Carl Craig, “At Les (Christian Smith’s Hypnotica Remix)” (Planet E/Tronic)

Perhaps the most widely respected figure in dance music, Detroit native Carl Craig’s work tends not to be taken lightly by remixers. “At Les” was first released in 1993, and its warm synth line and skittering beat (closer to later broken-beat than trip-hop or jungle) make the track feel suspended in space and time. Stockholm-born, Germany-raised producer-DJ Christian Smith, who currently lives in Sao Paolo, grounds it with a crystalline four-to-the-floor track that splits the difference between trance and straight techno, teasing out the driving keyboard in a way that’s even shapelier than the original.

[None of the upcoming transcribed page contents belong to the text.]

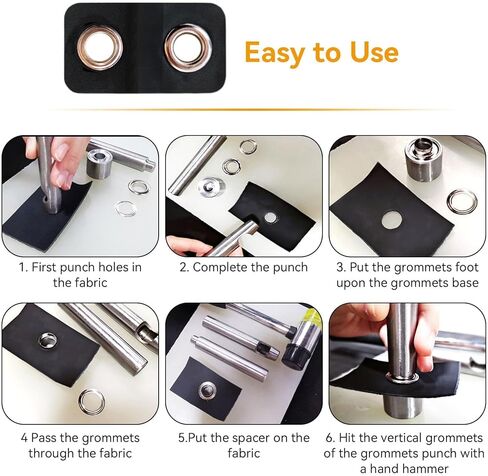 Easy to Use

1. First punch holes in the fabric

2. Complete the punch

3. Put the grommets foot upon the grommets base

4 Pass the grommets through the fabric

5.Put the spacer on the fabric

6. Hit the vertical grommets of the grommets punch with a hand hammer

It’s that rarest of things, a latter-day remix of an established favorite that improves it.

Cassius, “1999 (Tim Green Remix)” (Cassius)

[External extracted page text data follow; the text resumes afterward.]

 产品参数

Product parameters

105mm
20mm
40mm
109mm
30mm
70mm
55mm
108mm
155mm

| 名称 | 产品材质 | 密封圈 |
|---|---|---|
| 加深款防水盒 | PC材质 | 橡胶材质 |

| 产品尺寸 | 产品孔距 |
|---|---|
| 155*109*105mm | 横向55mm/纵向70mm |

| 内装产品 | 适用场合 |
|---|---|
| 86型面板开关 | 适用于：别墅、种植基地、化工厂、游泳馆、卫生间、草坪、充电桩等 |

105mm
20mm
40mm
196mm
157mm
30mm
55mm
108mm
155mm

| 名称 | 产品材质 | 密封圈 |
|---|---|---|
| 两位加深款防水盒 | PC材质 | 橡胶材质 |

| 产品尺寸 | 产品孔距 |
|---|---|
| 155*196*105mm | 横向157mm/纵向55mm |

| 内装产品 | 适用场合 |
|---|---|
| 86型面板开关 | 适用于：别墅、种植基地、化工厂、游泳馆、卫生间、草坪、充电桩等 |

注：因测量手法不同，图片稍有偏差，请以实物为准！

Frenchmen Phillippe Zdar and Hubert “Boom Bass” Blanc-Francard have been behind everything from the last Phoenix album to the next Rapture one lately, but they made their name in house circles (after the mid-’90s Mo’ Wax trip-hop of La Funk Mob) by adopting the squishy house of their fellow Parisians Daft Punk to similarly effervescent ends. “1999” sounds now like a frothier blueprint for the later, more blaring approach of Justice, so it’s nice to hear the track reworked by Get Physical comer Tim Green (whose “Old Sunshine” has been a steady DJ favorite for a good while now). Green teases a section of it through the usual filters for nearly three steady-building minutes before unleashing the “Come on, baby” vocal snippet in its full pomp. The remix respects the original while sounding completely up to the minute.

Ross 154, “Until My Heart Stops . . .” (M>O>S)

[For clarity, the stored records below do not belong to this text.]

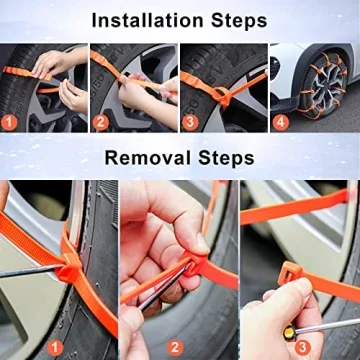 Installation Steps

1
2
3
4

Removal Steps

1
2
3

Amsterdam’s Jochem Peteri is better known as Newworldaquarium, the name under which he manipulates vintage Detroit techno styles without sounding especially po-faced about it; his Feb. 5 set at Brooklyn’s Bunker during the first New York edition of the Unsound Festival is a level-headed scorcher (and available as part of the Bunker’s podcast series: number 66). Five years ago, Peteri first issued “Until My Heart Stops . . .” as Ross 154 and didn’t attract much notice, but a recent, acclaimed 12-inch repress reveal that its crinkling, chiming melody line and lunar string pads sound utterly timeless.